Given text:
- - -
At that time she still had some clear muscular atrophy, which has improved over the past two months so that the difference is only apparent to me. I believe I have acquired hawk-eyes now when it comes to hind-end lameness and weakness due to this groin and hamstring injury of hers.
The weather in Northern Oregon has been unusually wet this year, meaning the trails are still quite muddy. While the BLM roads with their graded and graveled surface have been passable, they have offered little entertainment for us. When we have been hitting these hilly roads I have been doing a lot of hiking in-hand with Deli. The hills have helped her muscle tone and I’m slowly losing the weight I gained after my own accident. My own fitness, however, has been slower to return than Deli’s. I’m still struggling with right hip pain and right leg weakness, and my lungs feel constricted and resistant to deep breathing.
|Deli and I on the trails. With her new rump warmer!|
Still, my physical issues and the muddy state of the trails I’m really impatient to explore hasn’t dampened my mood. Even with our level of riding ramping up, Deli has remained sound and happy. We have found a route that winds through our temperate rainforest that is approximately 9 miles long, and Deli has taken to the steep inclines and variable footing with ease. I have been hiking alongside her for the steepest of the hills to spare her back and get my own exercise.
I have also found that Deli is incredibly sure-footed when it comes to obstacles – including muddy treacherous slopes – on the trails. Since we only started doing true trail riding this year, I suspect this skill is due to her younger days running semi-wild with a herd in the foothills of San Luis Obispo. She likes to point her nose off-trail when my attention wanders and explore the woods. She’s a pro at high-stepping over massive logs blocking our trail when she clunks into ground poles in the arena.
Even though I know more experience and conditioning under her metaphorical belt will be good for her, she is a natural-born trail horse.
- - -
Spatial reasoning dataset excerpts:
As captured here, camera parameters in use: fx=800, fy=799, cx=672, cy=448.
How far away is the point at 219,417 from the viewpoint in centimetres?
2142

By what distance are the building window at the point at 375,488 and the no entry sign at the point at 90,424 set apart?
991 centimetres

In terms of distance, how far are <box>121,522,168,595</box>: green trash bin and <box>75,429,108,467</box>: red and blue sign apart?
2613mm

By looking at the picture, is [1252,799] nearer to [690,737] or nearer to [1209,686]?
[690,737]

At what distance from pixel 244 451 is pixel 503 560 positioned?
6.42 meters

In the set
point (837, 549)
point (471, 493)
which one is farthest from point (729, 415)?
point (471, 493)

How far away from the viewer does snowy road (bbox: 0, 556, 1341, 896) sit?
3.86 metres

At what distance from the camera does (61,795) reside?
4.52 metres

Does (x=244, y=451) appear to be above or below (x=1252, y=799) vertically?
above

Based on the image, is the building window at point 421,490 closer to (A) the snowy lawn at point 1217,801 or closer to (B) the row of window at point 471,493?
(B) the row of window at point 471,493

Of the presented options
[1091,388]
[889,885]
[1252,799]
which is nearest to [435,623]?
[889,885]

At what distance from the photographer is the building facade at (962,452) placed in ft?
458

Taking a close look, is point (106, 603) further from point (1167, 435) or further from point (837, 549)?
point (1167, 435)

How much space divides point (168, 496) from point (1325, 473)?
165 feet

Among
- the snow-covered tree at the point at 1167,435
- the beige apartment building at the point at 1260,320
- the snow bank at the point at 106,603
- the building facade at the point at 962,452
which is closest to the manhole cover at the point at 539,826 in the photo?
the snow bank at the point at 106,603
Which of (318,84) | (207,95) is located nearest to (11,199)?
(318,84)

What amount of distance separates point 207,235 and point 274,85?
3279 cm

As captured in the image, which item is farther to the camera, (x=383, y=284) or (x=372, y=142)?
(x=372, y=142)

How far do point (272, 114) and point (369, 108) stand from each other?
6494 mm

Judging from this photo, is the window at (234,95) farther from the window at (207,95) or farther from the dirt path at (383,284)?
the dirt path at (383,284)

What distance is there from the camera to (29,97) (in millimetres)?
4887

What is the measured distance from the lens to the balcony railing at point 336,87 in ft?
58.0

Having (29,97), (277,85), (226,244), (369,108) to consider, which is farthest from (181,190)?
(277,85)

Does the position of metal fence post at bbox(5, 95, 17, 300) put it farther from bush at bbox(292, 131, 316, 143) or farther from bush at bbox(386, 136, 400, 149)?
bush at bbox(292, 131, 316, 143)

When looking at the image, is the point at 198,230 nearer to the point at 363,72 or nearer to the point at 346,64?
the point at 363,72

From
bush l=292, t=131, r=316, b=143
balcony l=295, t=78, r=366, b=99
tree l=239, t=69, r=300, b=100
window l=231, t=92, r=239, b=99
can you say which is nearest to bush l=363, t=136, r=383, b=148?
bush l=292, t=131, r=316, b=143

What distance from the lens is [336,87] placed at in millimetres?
- - -
Things to do:
A - From the trail-riding text, echo the part from "At that time" up to and including "injury of hers.".
B - Translate this sentence from the trail-riding text into Spanish: "Even with our level of riding ramping up, Deli has remained sound and happy."
C - Using the trail-riding text, answer these:
(i) How long is the route that winds through the temperate rainforest?
(ii) Where did Deli run semi-wild with a herd in her younger days?
(iii) What has the weather in Northern Oregon been like this year?

Answer set:
A -
At that time she still had some clear muscular atrophy, which has improved over the past two months so that the difference is only apparent to me. I believe I have acquired hawk-eyes now when it comes to hind-end lameness and weakness due to this groin and hamstring injury of hers.

B - Incluso con el aumento de nuestro nivel de monta, Deli se ha mantenido sana y feliz.

C -
(i) Approximately 9 miles.
(ii) In the foothills of San Luis Obispo.
(iii) Unusually wet.